The Garden - Melissa Scott [24]
She started off without waiting for an answer. The others followed, but Kim paused to point his tricorder at the low-growing foliage beside the path. The spots of red that he'd though were fruit seemed to be tiny, spherical flowers, but the thick, almost-black leaves were rich in calcium, and seemed otherwise edible. He shook his head, amazed again at the fertility of the land, and Paris passed him, whistling a seven-note phrase.
"Come on, Harry," he called, over his shoulder, and Kim filed the tricorder reading for later study. Paris's whistling floated back to him, teasingly familiar, and he frowned, trying to remember the words that went with the tune. A children's film, he thought,
and a very old one, but he couldn't remember any more. He shook the memory away, and lengthened his stride to catch up.
The stone road ran under an arch that seemed to grow from a pair of living trees, and then curved gently down a slope covered with more of the dark-green leaves. At the bottom of the slope, the ground was divided by low-growing hedges, none of them taller than Kim's knee, into a complicated pattern that seemed to be based on hexagons. Each of the sections was filled with a different plant, and in the center of the pattern a tree rose from a carpet of vivid blue flowers and spread into an almost flat canopy of bright yellow leaves. Or were they flowers? Kim wondered, and then caught his breath as something moved at the base of the tree. He trained his tricorder on it instinctively, and saw a phaser appear in Rene-han's hand as if by magic.
"What is it?" Paris said, and Kim shook his head, watching the readings shift and change on the tricorder screen.
"I can't tell-"
Even as he spoke, the figure straightened to its two hind legs, reaching up to paw at the golden canopy overhead. It looked more humanoid in that position, definitely bipedal, despite the bowed legs and awkward, almost anthropoid stand. From this distance, it was hard to see if the dull gray was skin or scales or even short fur, though the color seemed to darken on the limbs, deepening almost to black in the clumsy, two-fingered hands. Kim glanced at his tricorder again, unable to make the readings match what he thought he was seeing.

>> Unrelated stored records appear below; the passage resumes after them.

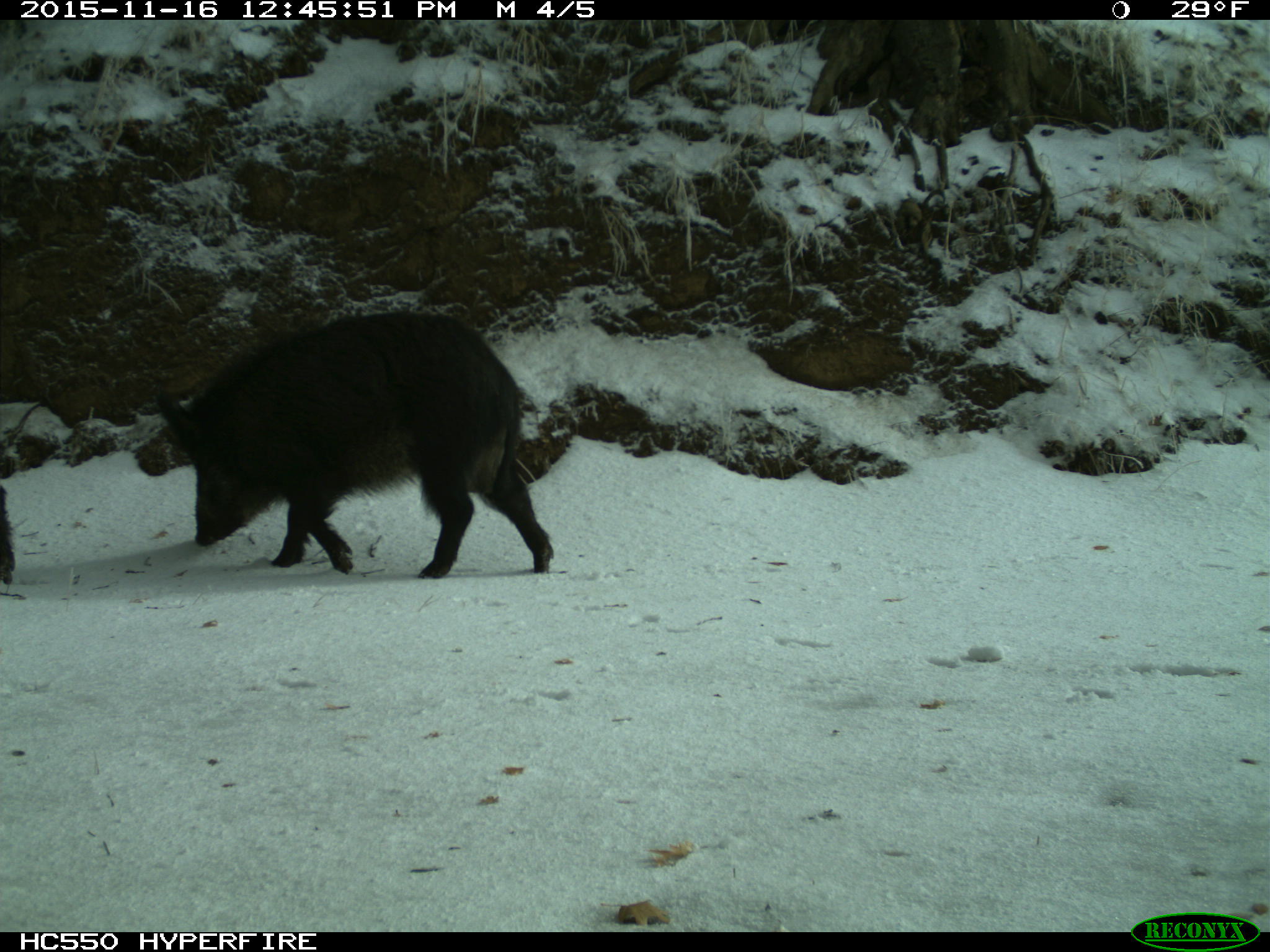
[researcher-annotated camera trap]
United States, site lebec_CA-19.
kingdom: Animalia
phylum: Chordata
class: Mammalia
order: Artiodactyla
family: Suidae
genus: Sus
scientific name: Sus scrofa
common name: wild boar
Sus scrofa (wild boar).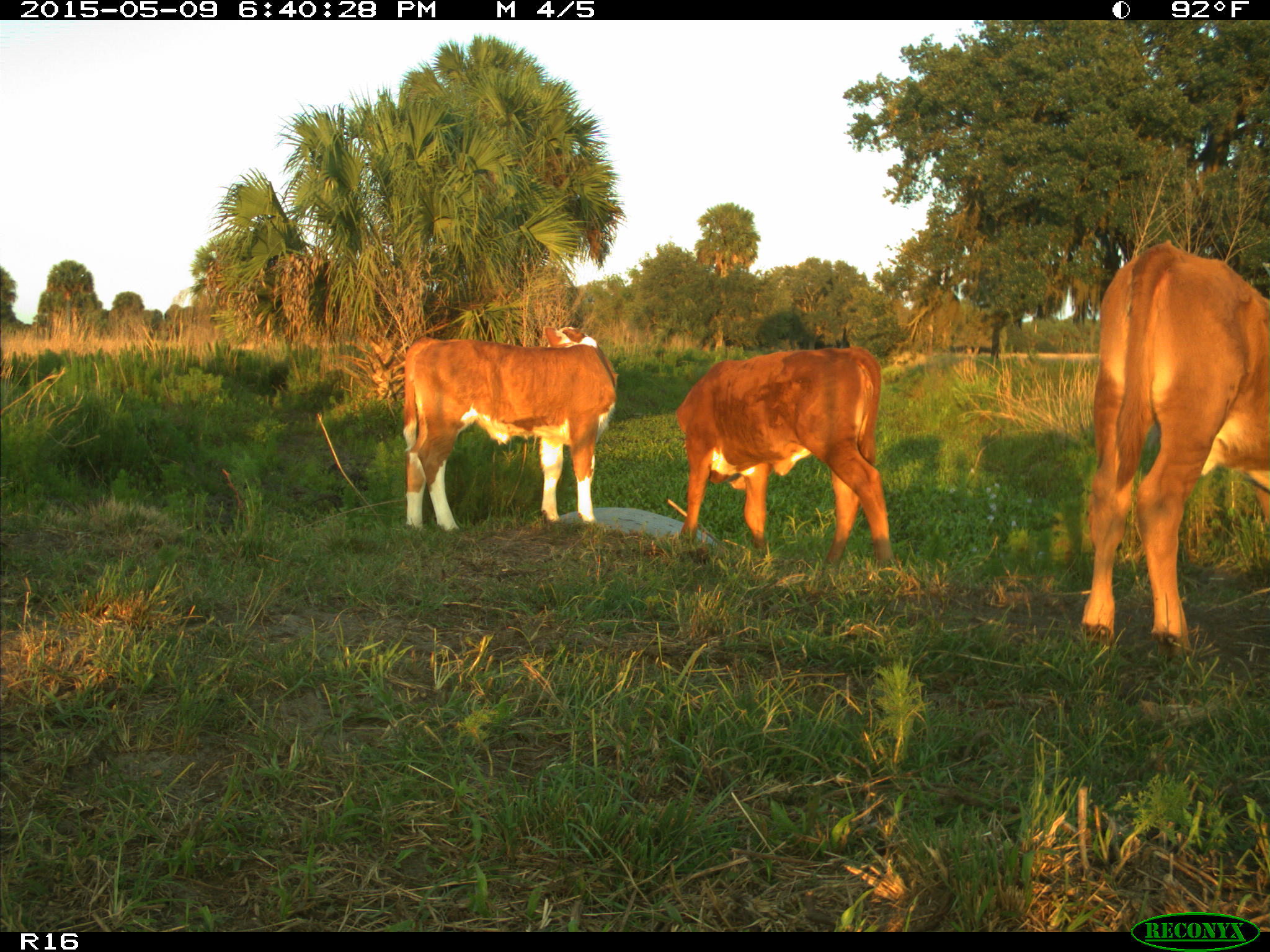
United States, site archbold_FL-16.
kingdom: Animalia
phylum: Chordata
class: Mammalia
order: Artiodactyla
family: Bovidae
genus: Bos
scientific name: Bos taurus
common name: domestic cow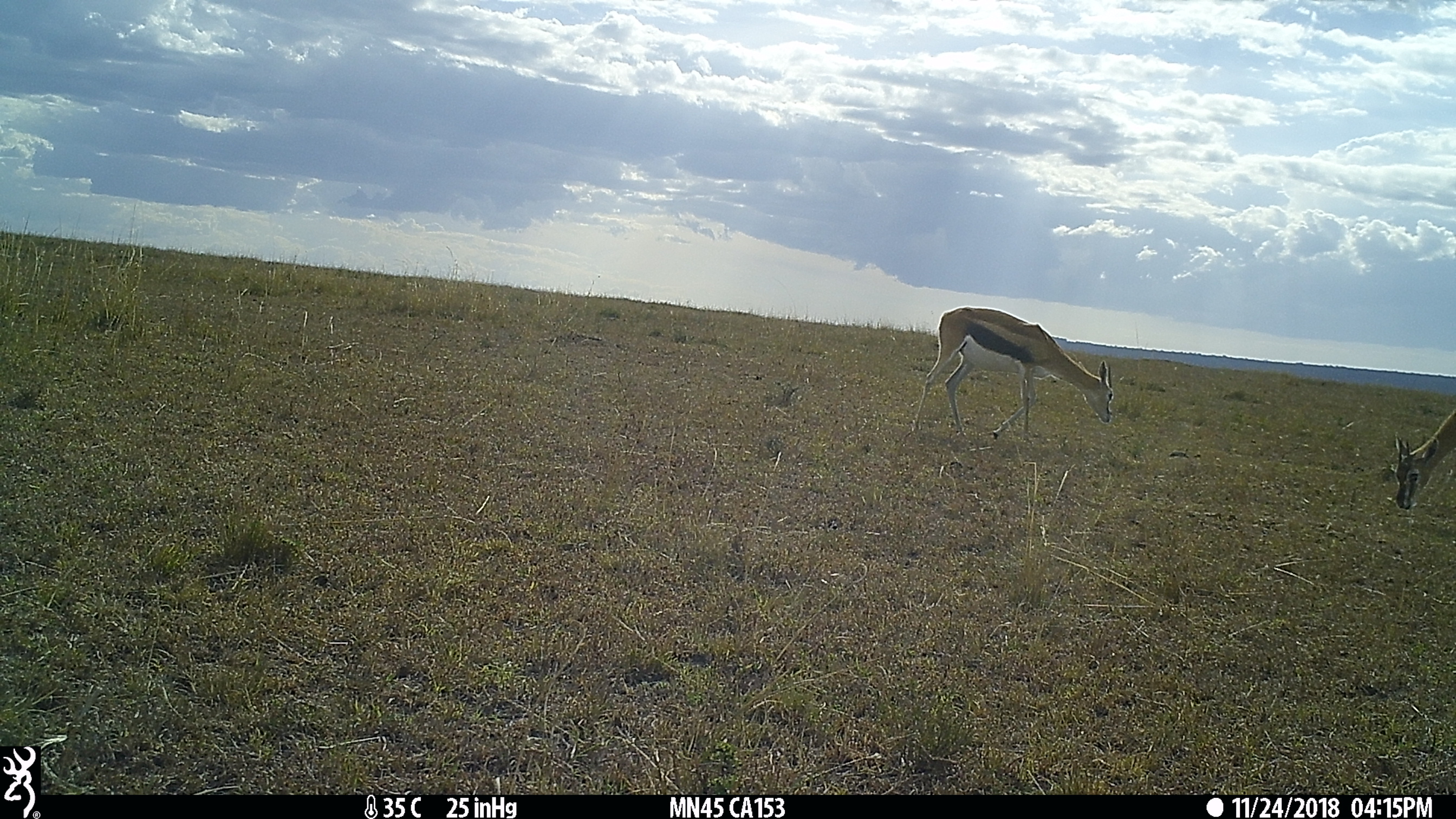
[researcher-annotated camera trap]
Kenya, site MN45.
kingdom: Animalia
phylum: Chordata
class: Mammalia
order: Artiodactyla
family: Bovidae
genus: Eudorcas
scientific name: Eudorcas thomsonii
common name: thomon's gazelle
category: gazelle thomsons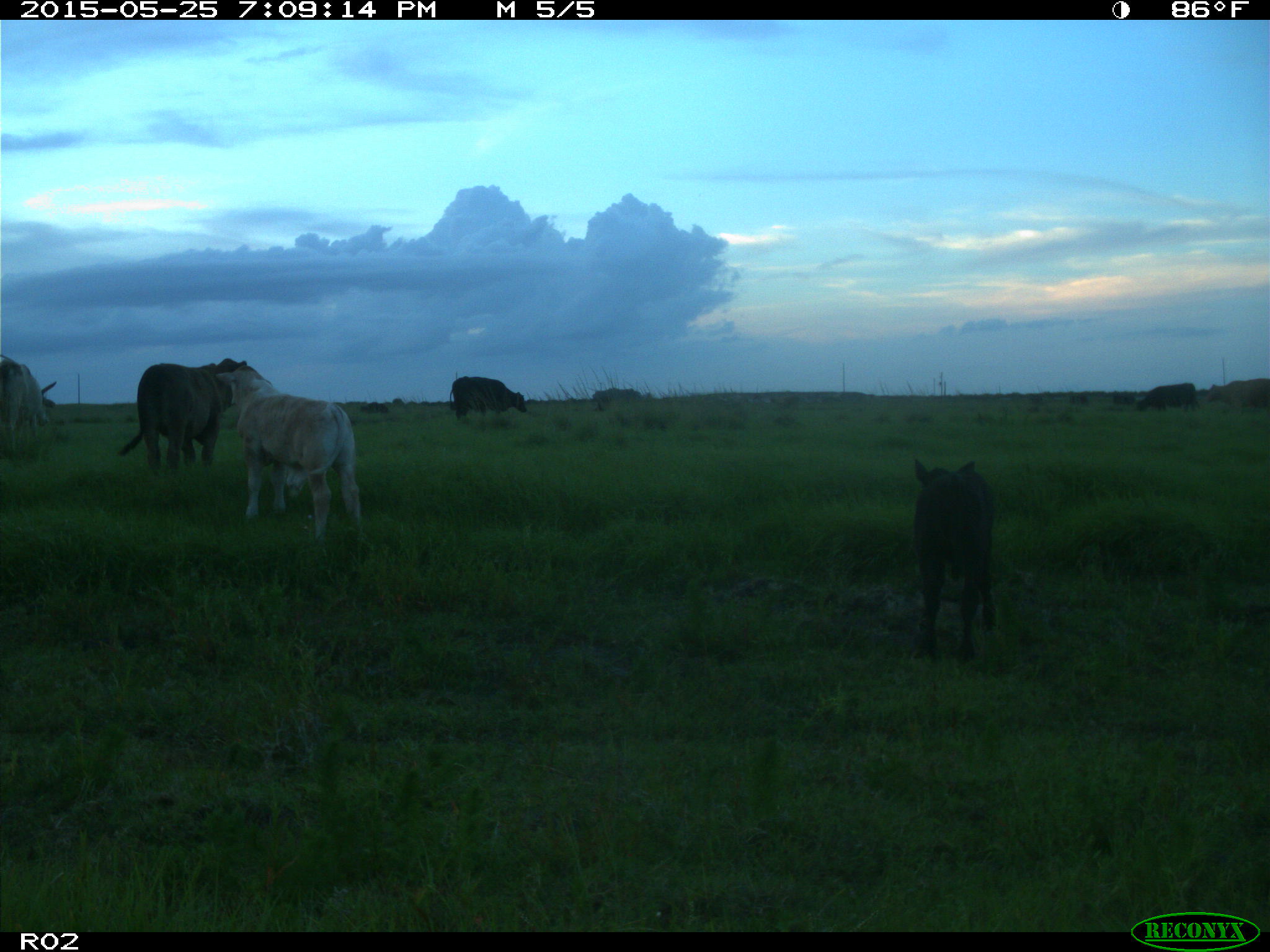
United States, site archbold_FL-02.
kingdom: Animalia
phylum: Chordata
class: Mammalia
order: Artiodactyla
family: Bovidae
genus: Bos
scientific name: Bos taurus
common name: domestic cow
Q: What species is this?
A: Bos taurus (domestic cow).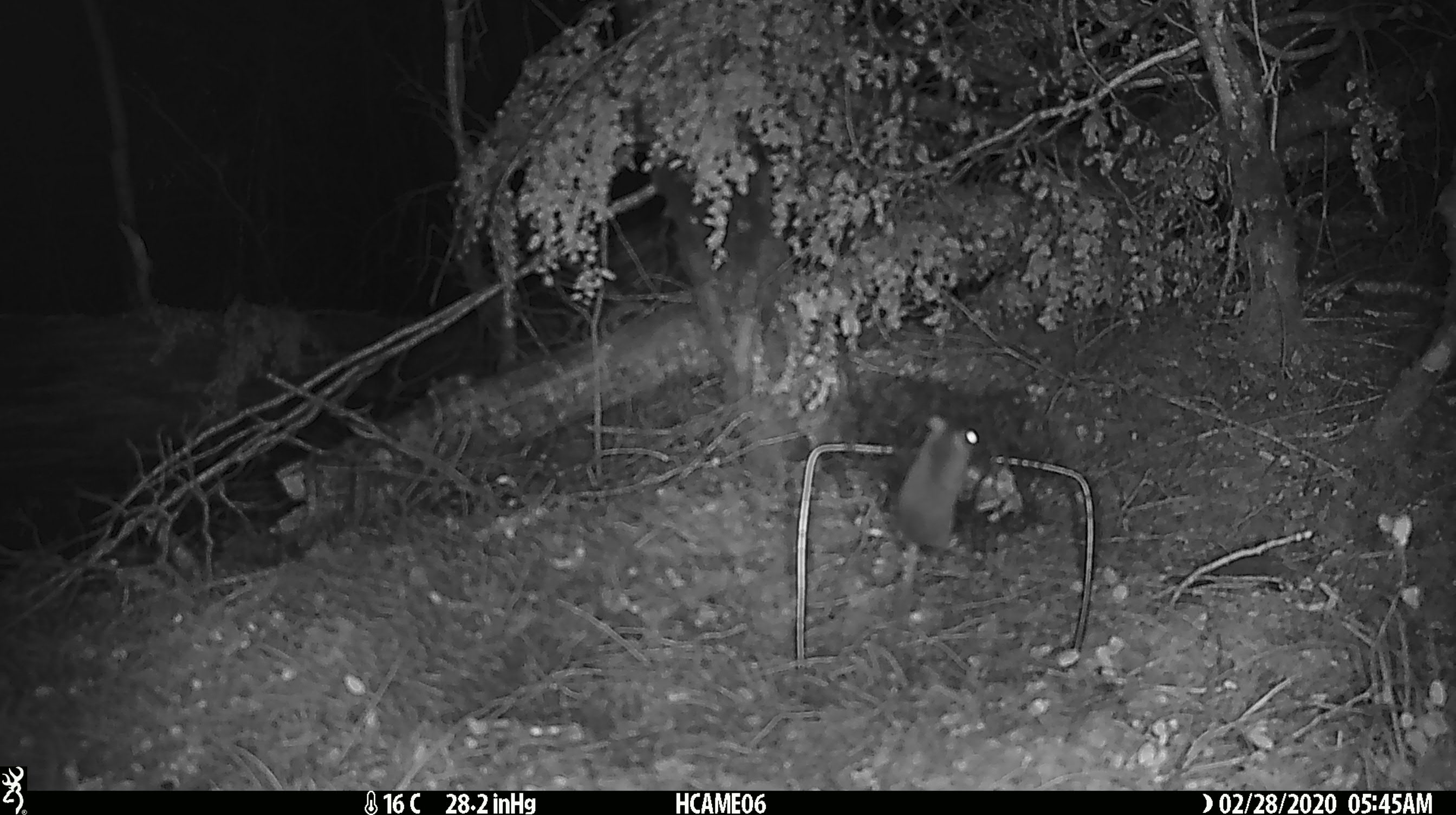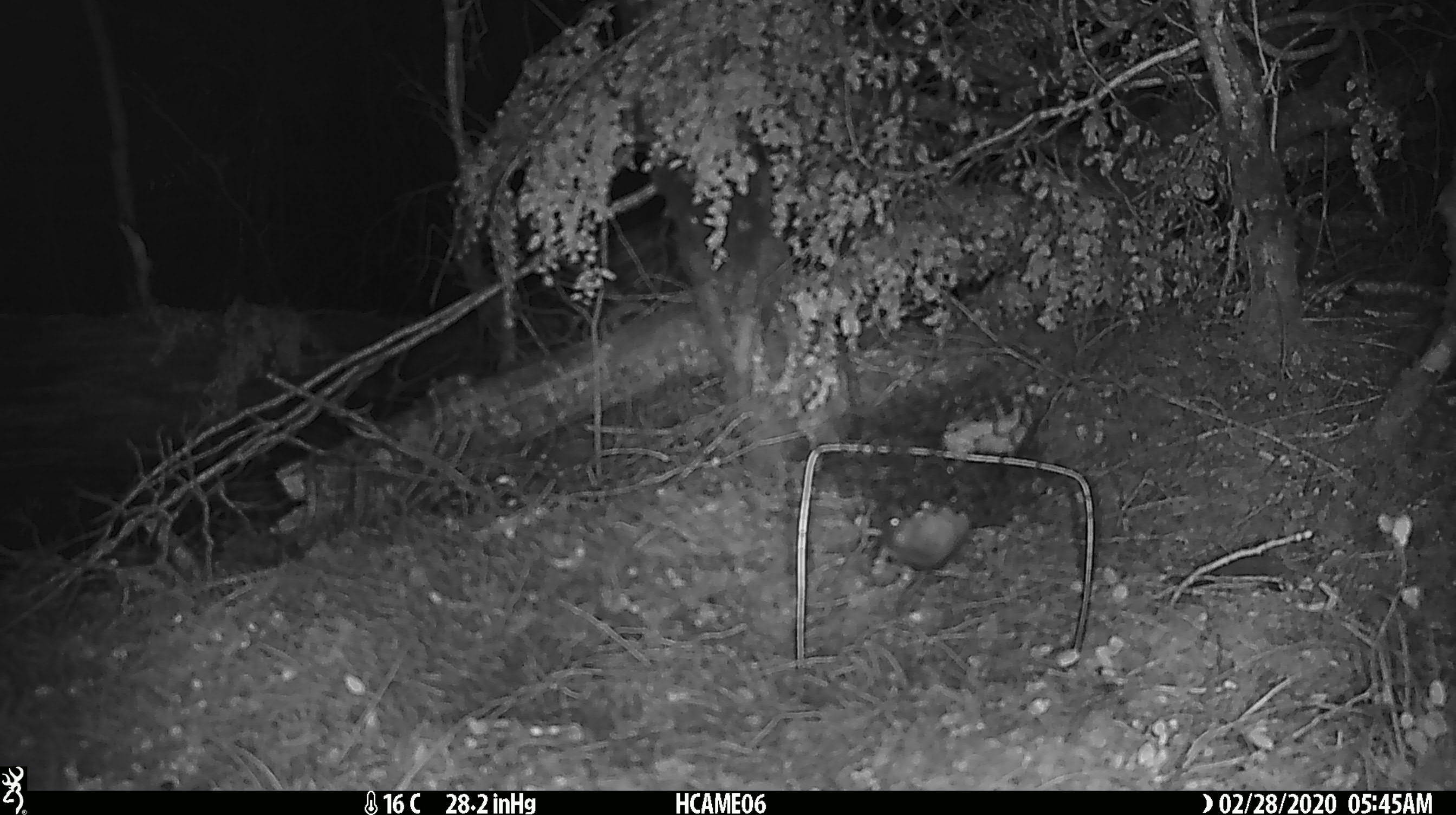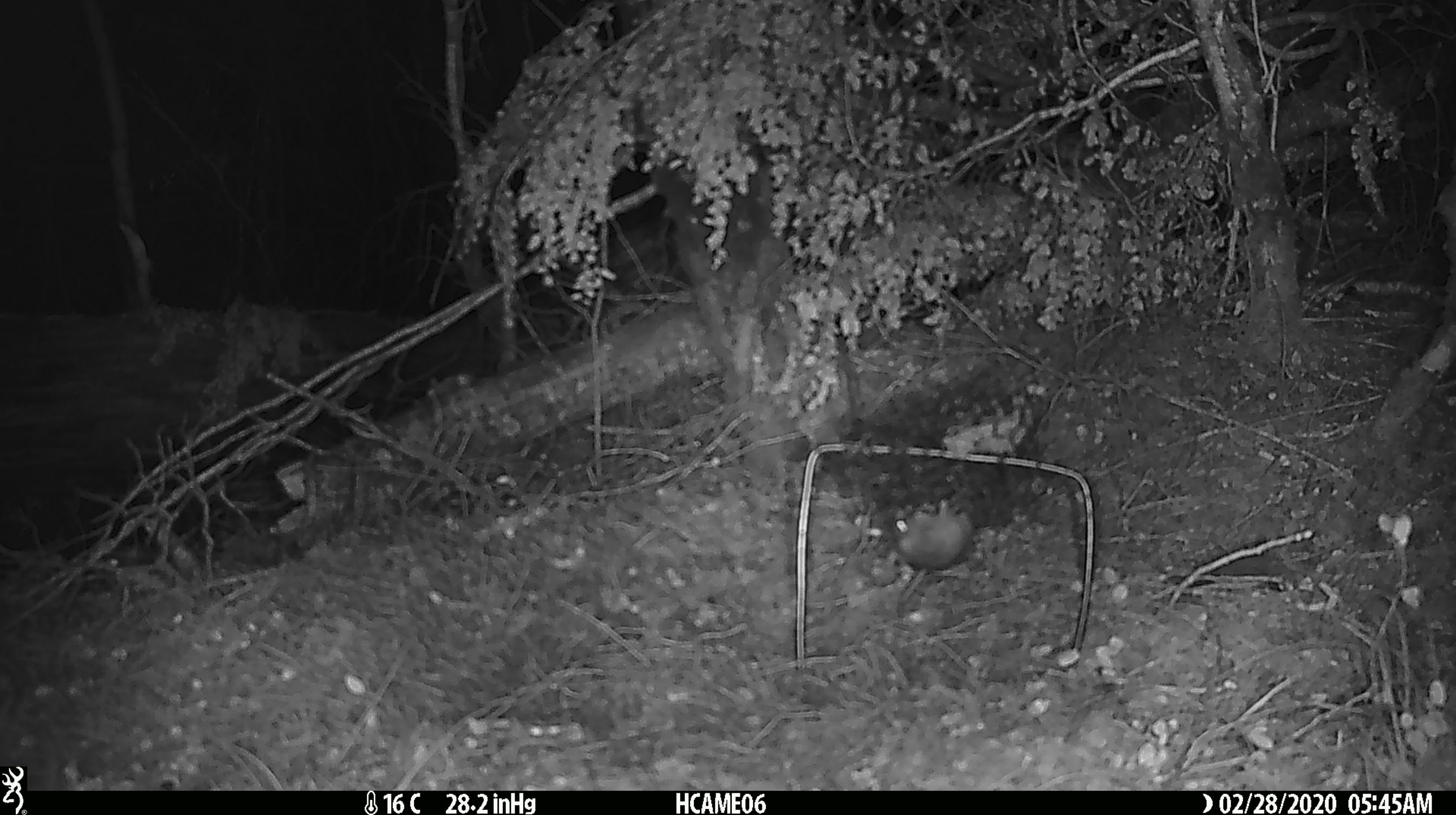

The tricorder called it a machine, or at least claimed there were machine parts in it, but at the same time, the system gave a weak life-form reading. The creature shook the tree, hard, and
sent a shower of gold over itself. Something larger fell with the leaves, and the creature squatted to retrieve it, glanci ng over its shoulder as it did so. It saw the Voyager party, and started to its feet, dropping the fruit it had gathered half-eaten.
"Damn," Janeway said under her breath, and the creature leaped gracelessly over the nearest of the little hedges and bolted for the shelter of a distant stand of trees.
Torres shook her head in frustration. "The readings are still inconclusive, Captain. But it didn't look like a machine."
"I got the same results," Kim said. "A weak life-form reading, but also machine parts."
Janeway shook her head, staring at the trees where the creature had vanished. "Well, let's at least take a look at what it was eating-if it was eating."
Luckily, the road brought them to within two fields of the tree. Even at that distance, Kim could smell the odor that spilled from the tree. It was sweet but not sickly, a delicate perfume that promised the taste of nectar and made his stomach growl in response. He stepped carefully through the fields, and ducked under the low-growing canopy. The smell was even stronger there, and it was all he could do not to pull a fruit from the tree and taste it then and there. He pointed his tricorder at it instead, and was not surprised to find that it was well within the required parameters. A breeze stirred his hair, bathing him in a sudden gust of scent-like peaches and pears, he thought, or honeysuckles-and he swallowed hard as his mouth filled with saliva.